* [Given passage]:
>>>

Jeremy Hunt has warned of "tough but necessary" measures in the budget on top of the reversal of most of the unfunded tax cuts promised by former Prime Minister Liz Truss.

Published: Thu 17 Nov 2022, 3:08 PM

Finance minister Jeremy Hunt will bury Britain's failed "Trussonomics" experiment later on Thursday by cutting spending and raising taxes, moves that he and Prime Minister Rishi Sunak say are needed to restore investor confidence.

Following is a snapshot of latest developments.


* Hunt will speak at around 1130 GMT. He has warned of "tough but necessary" measures in the budget on top of the reversal of most of the unfunded tax cuts promised by former Prime Minister Liz Truss and which rapidly brought her down.

* Britain's economy is still below its pre-COVID size and is probably already in recession, with 11% inflation creating a cost-of-living crisis.


* Hunt will outline tax hikes and spending cuts aimed at saving more than 50 billion pounds a year - equivalent to about 2% of annual economic output - by five years' time. How soon they come will be key for the short-term economic outlook.

* Hunt says that to slow a rise in borrowing costs, he must show investors that Britain's 2.45 trillion-pound ($2.91 trillion) debt mountain will start to fall as a share of GDP.

* "We need fiscal and monetary policy to work together" to beat inflation, Hunt will say.

* The independent Office for Budget Responsibility (OBR) will report on the state of public finances after Hunt speaks.

What might hunt announce?

<<<

* [Problem set]:
1 – Do these statements agree with the article on Hunt's budget? Answer yes or no for each, quoting the words of the article that decide it: (a) Hunt will speak at around 1130 GMT. (b) Britain's economy has grown past its pre-COVID size. (c) The Office for Budget Responsibility will report on the public finances before Hunt speaks.
2 – Write the next part of the article on Hunt's budget, picking up after its final line.
None of the data is needed here.

* [Recorded information]:
>>>

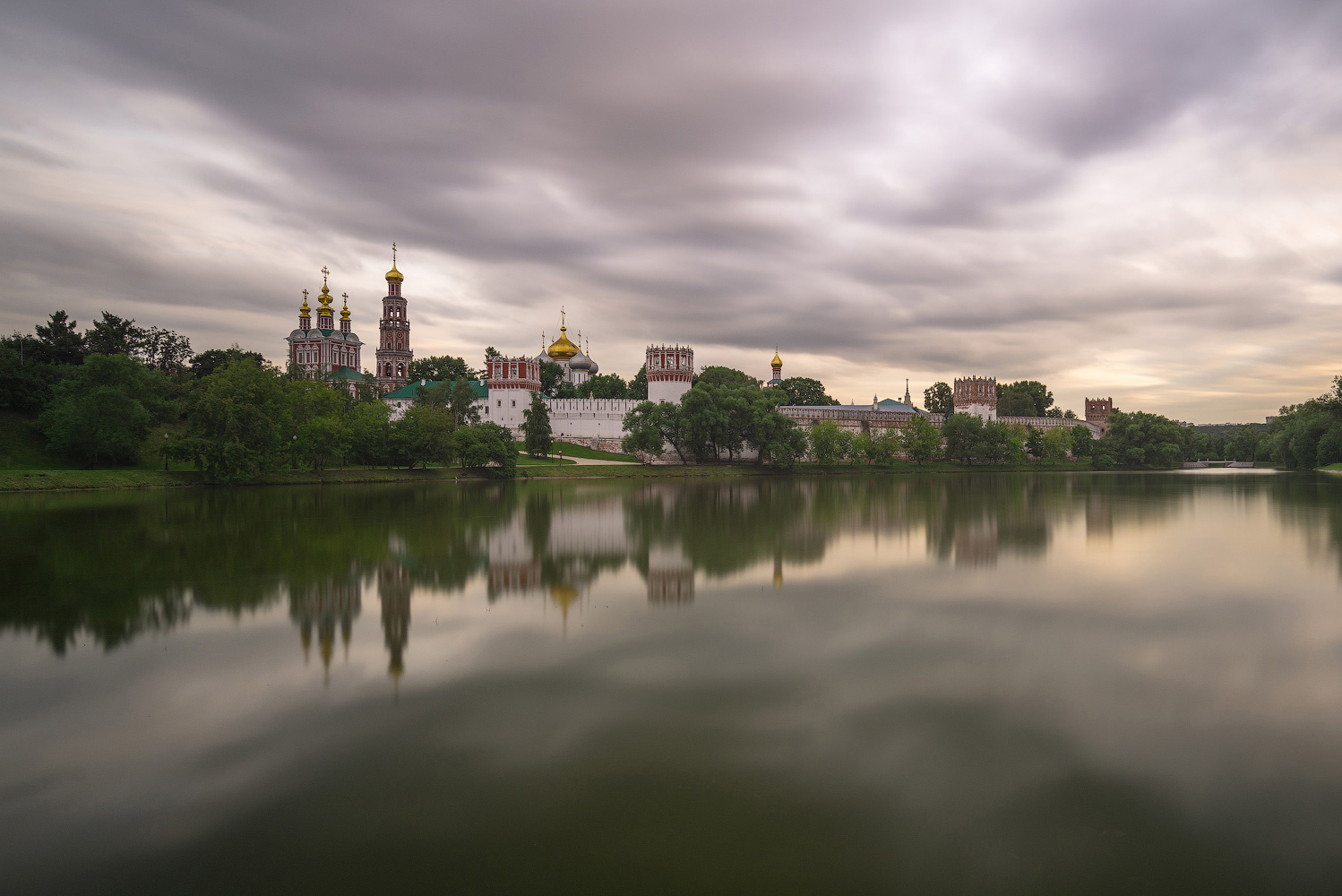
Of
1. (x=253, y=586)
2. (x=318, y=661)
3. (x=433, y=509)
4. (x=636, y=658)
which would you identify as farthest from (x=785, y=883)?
A: (x=433, y=509)

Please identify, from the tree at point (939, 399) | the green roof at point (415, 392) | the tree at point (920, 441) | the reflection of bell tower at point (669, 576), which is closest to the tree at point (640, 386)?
the green roof at point (415, 392)

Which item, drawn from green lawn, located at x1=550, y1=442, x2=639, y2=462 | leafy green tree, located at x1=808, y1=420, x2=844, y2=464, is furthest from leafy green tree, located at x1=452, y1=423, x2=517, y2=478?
leafy green tree, located at x1=808, y1=420, x2=844, y2=464

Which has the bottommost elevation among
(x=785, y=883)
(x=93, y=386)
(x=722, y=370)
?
(x=785, y=883)

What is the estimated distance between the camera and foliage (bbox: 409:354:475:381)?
8088 cm

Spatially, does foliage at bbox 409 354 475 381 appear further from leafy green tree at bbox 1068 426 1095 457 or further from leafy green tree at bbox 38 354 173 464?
leafy green tree at bbox 1068 426 1095 457

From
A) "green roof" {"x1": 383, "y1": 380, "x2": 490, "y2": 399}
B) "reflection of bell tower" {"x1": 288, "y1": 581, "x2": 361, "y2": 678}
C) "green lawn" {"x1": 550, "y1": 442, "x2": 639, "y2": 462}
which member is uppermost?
"green roof" {"x1": 383, "y1": 380, "x2": 490, "y2": 399}

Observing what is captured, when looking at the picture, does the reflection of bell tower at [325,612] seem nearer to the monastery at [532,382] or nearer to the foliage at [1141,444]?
the monastery at [532,382]

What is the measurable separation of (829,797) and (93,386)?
45.3 m

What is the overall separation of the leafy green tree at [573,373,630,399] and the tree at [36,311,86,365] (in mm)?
41318

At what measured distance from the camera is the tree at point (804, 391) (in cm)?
8856

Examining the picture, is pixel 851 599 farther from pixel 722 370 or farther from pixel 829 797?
pixel 722 370

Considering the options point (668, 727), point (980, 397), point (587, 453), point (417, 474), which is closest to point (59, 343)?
point (417, 474)

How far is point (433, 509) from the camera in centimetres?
2311

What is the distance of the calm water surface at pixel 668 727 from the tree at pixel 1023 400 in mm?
89347
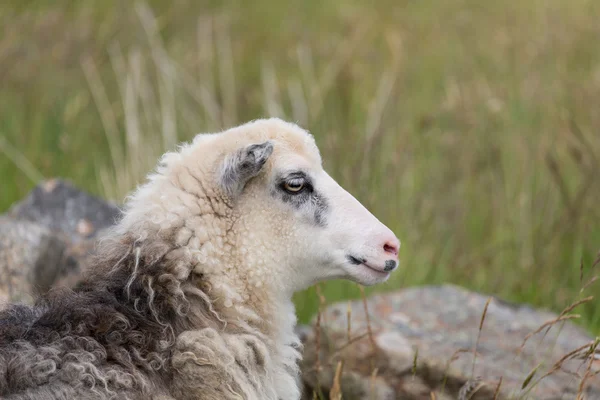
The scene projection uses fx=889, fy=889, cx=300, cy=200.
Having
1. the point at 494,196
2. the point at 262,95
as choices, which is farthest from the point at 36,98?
the point at 494,196

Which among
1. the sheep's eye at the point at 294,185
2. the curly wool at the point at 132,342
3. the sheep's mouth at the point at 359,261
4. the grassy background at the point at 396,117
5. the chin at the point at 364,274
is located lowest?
the curly wool at the point at 132,342

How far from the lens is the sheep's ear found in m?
3.91

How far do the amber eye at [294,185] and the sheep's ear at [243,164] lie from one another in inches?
6.0

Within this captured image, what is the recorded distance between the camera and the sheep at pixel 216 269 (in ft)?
12.0

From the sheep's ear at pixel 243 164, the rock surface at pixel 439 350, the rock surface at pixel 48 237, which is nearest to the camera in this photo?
the sheep's ear at pixel 243 164

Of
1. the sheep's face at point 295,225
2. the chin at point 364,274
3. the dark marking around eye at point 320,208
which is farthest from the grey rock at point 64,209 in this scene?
the chin at point 364,274

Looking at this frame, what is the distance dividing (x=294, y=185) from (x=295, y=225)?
0.59 feet

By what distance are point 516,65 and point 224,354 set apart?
275 inches

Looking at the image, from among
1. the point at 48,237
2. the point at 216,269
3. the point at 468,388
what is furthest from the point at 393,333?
the point at 48,237

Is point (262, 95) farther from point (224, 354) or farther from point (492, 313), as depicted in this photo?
point (224, 354)

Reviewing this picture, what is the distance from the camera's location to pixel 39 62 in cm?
933

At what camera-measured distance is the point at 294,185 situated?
13.2 feet

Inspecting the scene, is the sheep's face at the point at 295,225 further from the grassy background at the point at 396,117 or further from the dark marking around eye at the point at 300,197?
the grassy background at the point at 396,117

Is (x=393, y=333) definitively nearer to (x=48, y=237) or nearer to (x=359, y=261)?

<<<

* [Answers for each item]:
1 –
(a) Yes: "Hunt will speak at around 1130 GMT."
(b) No: "Britain's economy is still below its pre-COVID size."
(c) No: "The independent Office for Budget Responsibility (OBR) will report on the state of public finances after Hunt speaks."

2 –
Newspaper reports have suggested Hunt is considering measures including:

* Inflation-linked rises in welfare and pensions payments, after worries about a smaller increase.

* Help for the poorest households to pay their energy bills when an existing cap expires and is replaced with a less-generous one in April.

* Extending a freeze on the thresholds for starting to pay income tax, dragging more people into the net.

* Reducing the threshold for paying the higher rate of income tax by 16% to 125,000 pounds a year.

* Measures to boost revenue from dividend and capital gains taxes.

* Increasing a windfall tax on oil and gas firms and extending it to power generators.

* Allowing insurance firms to invest billions of pounds in green energy and other infrastructure projects.

* Hunt has said he will address a shortage of workers which is dragging on growth and fuelling inflation.

Markets

* Sterling, which hit a record low $1.0327 after Truss's Sept. 23 mini-budget, was trading at about $1.19 and 87.02 pence per euro on Thursday.

* Benchmark 10-year gilt yields were around 3.2%, their lowest since mid-September.